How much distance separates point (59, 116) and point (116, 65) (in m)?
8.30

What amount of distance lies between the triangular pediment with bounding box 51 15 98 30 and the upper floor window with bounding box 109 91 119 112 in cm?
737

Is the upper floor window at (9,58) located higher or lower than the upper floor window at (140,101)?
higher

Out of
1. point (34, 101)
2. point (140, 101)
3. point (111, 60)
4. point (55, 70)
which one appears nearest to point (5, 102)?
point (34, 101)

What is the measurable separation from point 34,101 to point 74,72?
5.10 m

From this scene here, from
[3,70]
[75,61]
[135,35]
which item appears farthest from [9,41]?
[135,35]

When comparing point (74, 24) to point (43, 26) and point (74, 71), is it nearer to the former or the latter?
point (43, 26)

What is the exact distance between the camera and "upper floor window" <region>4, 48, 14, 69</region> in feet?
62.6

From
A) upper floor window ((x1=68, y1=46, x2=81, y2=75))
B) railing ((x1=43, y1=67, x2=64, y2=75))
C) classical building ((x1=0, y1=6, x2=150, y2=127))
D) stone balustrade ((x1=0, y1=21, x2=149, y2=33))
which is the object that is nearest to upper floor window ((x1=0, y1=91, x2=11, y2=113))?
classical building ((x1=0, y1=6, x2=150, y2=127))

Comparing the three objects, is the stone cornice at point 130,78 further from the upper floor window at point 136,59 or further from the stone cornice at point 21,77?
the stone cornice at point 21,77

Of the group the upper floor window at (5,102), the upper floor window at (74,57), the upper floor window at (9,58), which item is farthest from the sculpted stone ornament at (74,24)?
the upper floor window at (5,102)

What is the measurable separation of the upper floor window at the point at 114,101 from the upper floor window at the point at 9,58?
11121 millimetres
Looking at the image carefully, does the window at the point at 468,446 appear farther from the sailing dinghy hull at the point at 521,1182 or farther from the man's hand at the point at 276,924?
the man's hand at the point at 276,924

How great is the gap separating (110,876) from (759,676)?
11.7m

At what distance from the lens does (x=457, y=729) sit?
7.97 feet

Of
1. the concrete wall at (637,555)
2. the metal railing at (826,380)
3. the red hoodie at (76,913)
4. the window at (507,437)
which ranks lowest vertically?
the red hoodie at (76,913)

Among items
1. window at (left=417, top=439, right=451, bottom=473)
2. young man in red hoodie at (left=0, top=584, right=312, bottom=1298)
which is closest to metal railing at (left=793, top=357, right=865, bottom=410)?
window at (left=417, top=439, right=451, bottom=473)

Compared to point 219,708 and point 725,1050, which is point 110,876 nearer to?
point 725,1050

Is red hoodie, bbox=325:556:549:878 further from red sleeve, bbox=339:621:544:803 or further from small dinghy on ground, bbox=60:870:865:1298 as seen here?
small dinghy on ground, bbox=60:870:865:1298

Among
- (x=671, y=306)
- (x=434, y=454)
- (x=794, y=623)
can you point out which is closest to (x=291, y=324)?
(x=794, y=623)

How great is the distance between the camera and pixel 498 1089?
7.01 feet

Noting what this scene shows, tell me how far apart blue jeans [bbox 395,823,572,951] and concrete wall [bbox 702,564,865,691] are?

▶ _WRITTEN TASK_: Your task is to transcribe the listing above in full, exactly as given.

▶ _CORRECT ANSWER_:
How much distance separates point (59, 116) and point (116, 65) (in m)?
8.30

What amount of distance lies between the triangular pediment with bounding box 51 15 98 30 and the upper floor window with bounding box 109 91 119 112 in cm?
737

Is the upper floor window at (9,58) located higher or lower than the upper floor window at (140,101)?
higher

Out of
1. point (34, 101)
2. point (140, 101)
3. point (111, 60)
4. point (55, 70)
which one appears nearest to point (5, 102)?
point (34, 101)

What is the measurable separation from point 34,101 to point 74,72?
5.10 m

From this scene here, from
[3,70]
[75,61]
[135,35]
which item appears farthest from [9,41]?
[135,35]

When comparing point (74, 24) to point (43, 26) and point (74, 71), is it nearer to the former or the latter?
point (43, 26)

What is the exact distance between the camera and "upper floor window" <region>4, 48, 14, 69</region> in feet?
62.6

From
A) upper floor window ((x1=68, y1=46, x2=81, y2=75))
B) railing ((x1=43, y1=67, x2=64, y2=75))
C) classical building ((x1=0, y1=6, x2=150, y2=127))
D) stone balustrade ((x1=0, y1=21, x2=149, y2=33))
which is the object that is nearest to upper floor window ((x1=0, y1=91, x2=11, y2=113))?
classical building ((x1=0, y1=6, x2=150, y2=127))

Comparing the three objects, is the stone cornice at point 130,78 further from the upper floor window at point 136,59 or further from the stone cornice at point 21,77?
the stone cornice at point 21,77

Of the group the upper floor window at (5,102), the upper floor window at (74,57), the upper floor window at (9,58), which item is farthest from the sculpted stone ornament at (74,24)?
the upper floor window at (5,102)

What is the measurable separation of the upper floor window at the point at 114,101 from the upper floor window at the point at 9,58?
11121 millimetres
Looking at the image carefully, does the window at the point at 468,446 appear farther from the sailing dinghy hull at the point at 521,1182 or farther from the man's hand at the point at 276,924?
the man's hand at the point at 276,924

How great is the gap separating (110,876) from (759,676)?
11.7m

At what distance from the lens does (x=457, y=729) sit?
7.97 feet

Of
1. the concrete wall at (637,555)
2. the metal railing at (826,380)
3. the red hoodie at (76,913)
4. the window at (507,437)
which ranks lowest vertically?
the red hoodie at (76,913)

Among items
1. window at (left=417, top=439, right=451, bottom=473)
2. young man in red hoodie at (left=0, top=584, right=312, bottom=1298)
which is closest to metal railing at (left=793, top=357, right=865, bottom=410)?
window at (left=417, top=439, right=451, bottom=473)

Compared to point 219,708 and point 725,1050, which is point 110,876 nearer to?
point 725,1050

Is red hoodie, bbox=325:556:549:878 further from red sleeve, bbox=339:621:544:803 or further from small dinghy on ground, bbox=60:870:865:1298 as seen here?
small dinghy on ground, bbox=60:870:865:1298

Among
- (x=671, y=306)
- (x=434, y=454)
- (x=794, y=623)
can you point out which is closest to (x=291, y=324)?
(x=794, y=623)

How great is the distance between the camera and pixel 498 1089?
7.01 feet

Noting what this scene shows, tell me how far apart blue jeans [bbox 395,823,572,951] and concrete wall [bbox 702,564,865,691] are?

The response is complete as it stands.